Methods: The Caloric Restriction and Exercise protection from Anthracycline Toxic Effects (CREATE) study will determine whether acute application of these interventions shortly prior to receipt of each treatment can reduce anthracycline-related toxicity to the heart, aorta, and skeletal muscle. Fifty-six women with early stage breast cancer scheduled to receive anthracycline treatment will be randomly assigned to one of three groups who will: 1) perform a single, 30-minute, vigorous-intensity, aerobic exercise session 24 hours prior to each anthracycline treatment; 2) consume a prepared diet reduced to 50% of caloric needs for 48 hours prior to each anthracycline treatment; or 3) receive usual cancer care. The primary outcome is magnetic resonance imaging (MRI) derived left ventricular ejection fraction reserve (peak exercise LVEF – resting LVEF) at the end of anthracycline treatment. Secondary outcomes include MRI-derived measures of cardiac, aortic and skeletal muscle structure and function, circulating NT-proBNP, cardiorespiratory fitness and treatment symptoms. Exploratory outcomes include quality of life, fatigue, tumor size (only in neoadjuvant patients), oxidative stress and antioxidants, as well as clinical cardiac or cancer outcomes. MRI, exercise tests, and questionnaires will be administered before, 2-3 weeks after the last anthracycline treatment, and one-year follow-up.

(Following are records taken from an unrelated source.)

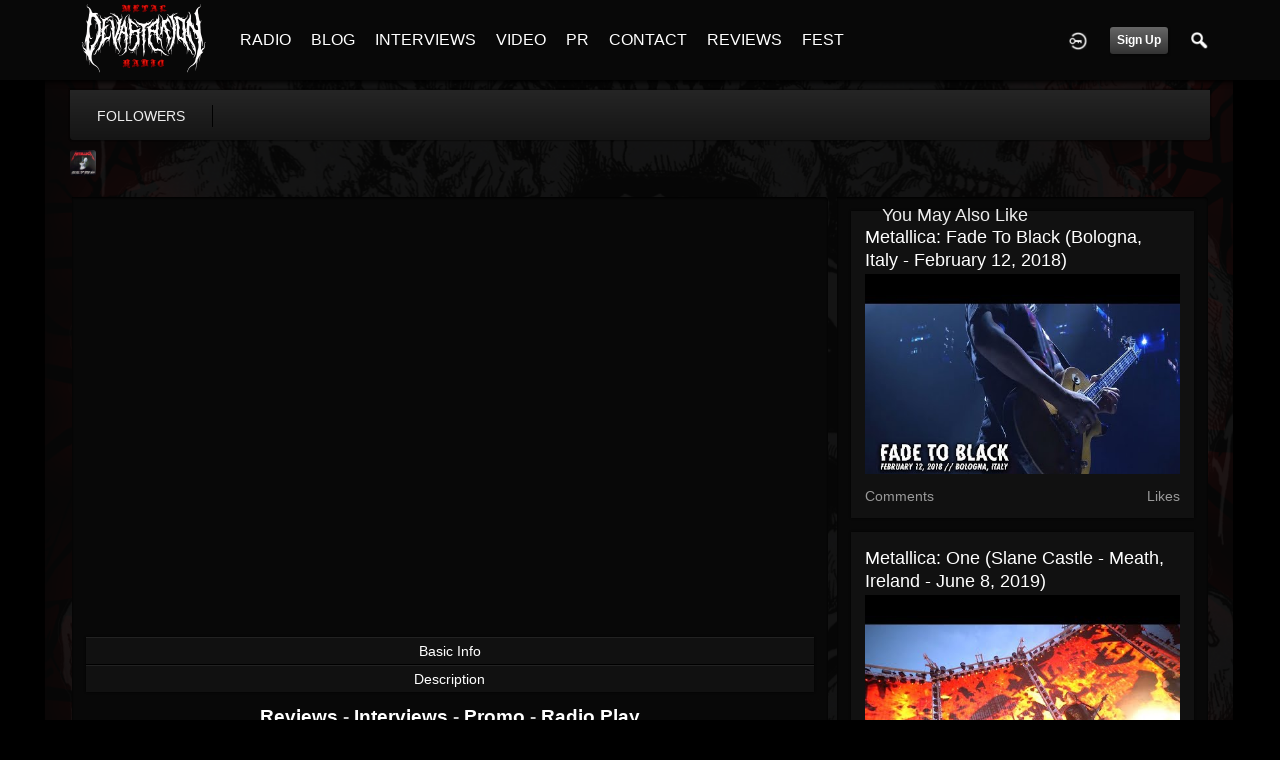

--- FILE ---
content_type: text/html; charset=utf-8
request_url: https://www.google.com/recaptcha/api2/aframe
body_size: 266
content:
<!DOCTYPE HTML><html><head><meta http-equiv="content-type" content="text/html; charset=UTF-8"></head><body><script nonce="ErFH7Z5MiParr1vKVaM8iw">/** Anti-fraud and anti-abuse applications only. See google.com/recaptcha */ try{var clients={'sodar':'https://pagead2.googlesyndication.com/pagead/sodar?'};window.addEventListener("message",function(a){try{if(a.source===window.parent){var b=JSON.parse(a.data);var c=clients[b['id']];if(c){var d=document.createElement('img');d.src=c+b['params']+'&rc='+(localStorage.getItem("rc::a")?sessionStorage.getItem("rc::b"):"");window.document.body.appendChild(d);sessionStorage.setItem("rc::e",parseInt(sessionStorage.getItem("rc::e")||0)+1);localStorage.setItem("rc::h",'1768867547389');}}}catch(b){}});window.parent.postMessage("_grecaptcha_ready", "*");}catch(b){}</script></body></html>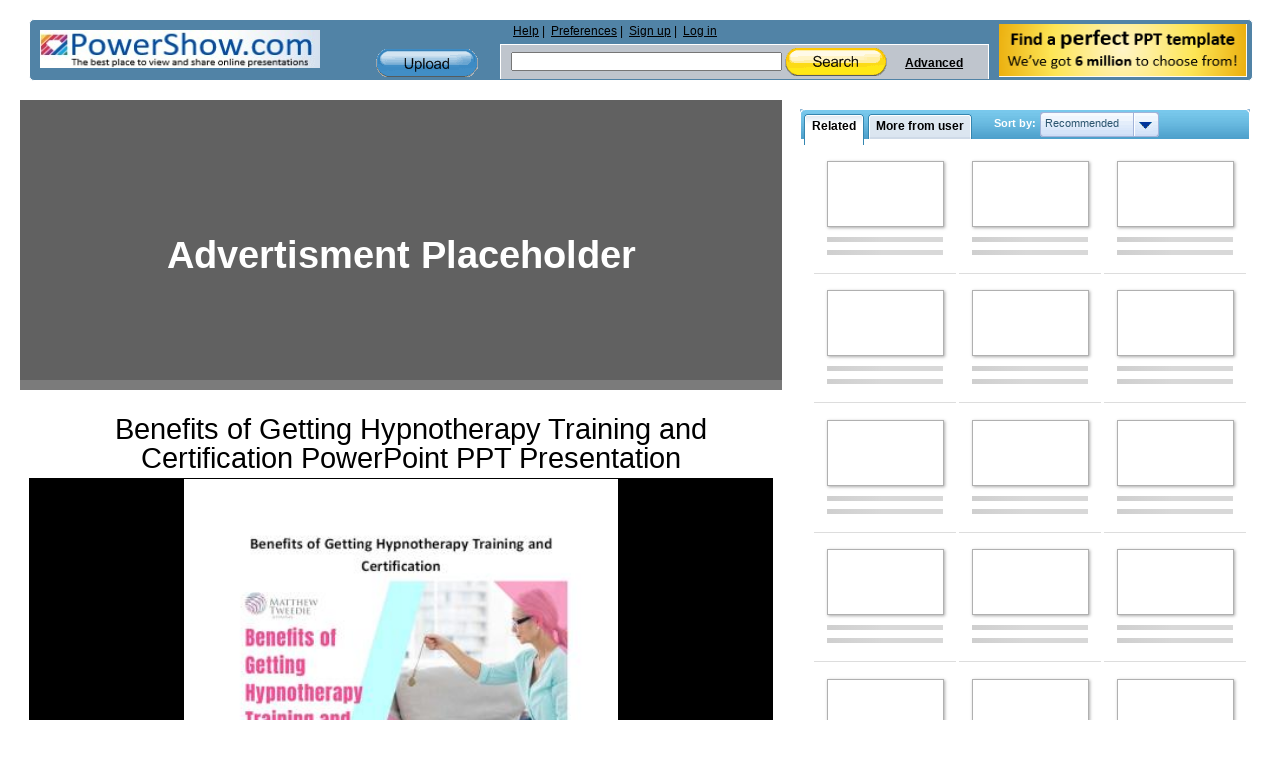

--- FILE ---
content_type: text/html; charset=utf-8
request_url: https://www.google.com/recaptcha/api2/aframe
body_size: 268
content:
<!DOCTYPE HTML><html><head><meta http-equiv="content-type" content="text/html; charset=UTF-8"></head><body><script nonce="O9qrZHVmJJxoTNJ8-FfGqA">/** Anti-fraud and anti-abuse applications only. See google.com/recaptcha */ try{var clients={'sodar':'https://pagead2.googlesyndication.com/pagead/sodar?'};window.addEventListener("message",function(a){try{if(a.source===window.parent){var b=JSON.parse(a.data);var c=clients[b['id']];if(c){var d=document.createElement('img');d.src=c+b['params']+'&rc='+(localStorage.getItem("rc::a")?sessionStorage.getItem("rc::b"):"");window.document.body.appendChild(d);sessionStorage.setItem("rc::e",parseInt(sessionStorage.getItem("rc::e")||0)+1);localStorage.setItem("rc::h",'1769090220508');}}}catch(b){}});window.parent.postMessage("_grecaptcha_ready", "*");}catch(b){}</script></body></html>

Discussion: The proposed lifestyle interventions are accessible, low cost, drug-free potential methods for mitigating anthracycline-related toxicity. Reduced toxic effects on the heart, aorta and muscle are very likely to translate to short and long-term cardiovascular health benefits, including enhanced resilience to the effects of subsequent cancer treatment (e.g., radiation, trastuzumab) aging, and infection.
Trial registration: ClinicalTrials.gov NCT03131024; 4/21/18.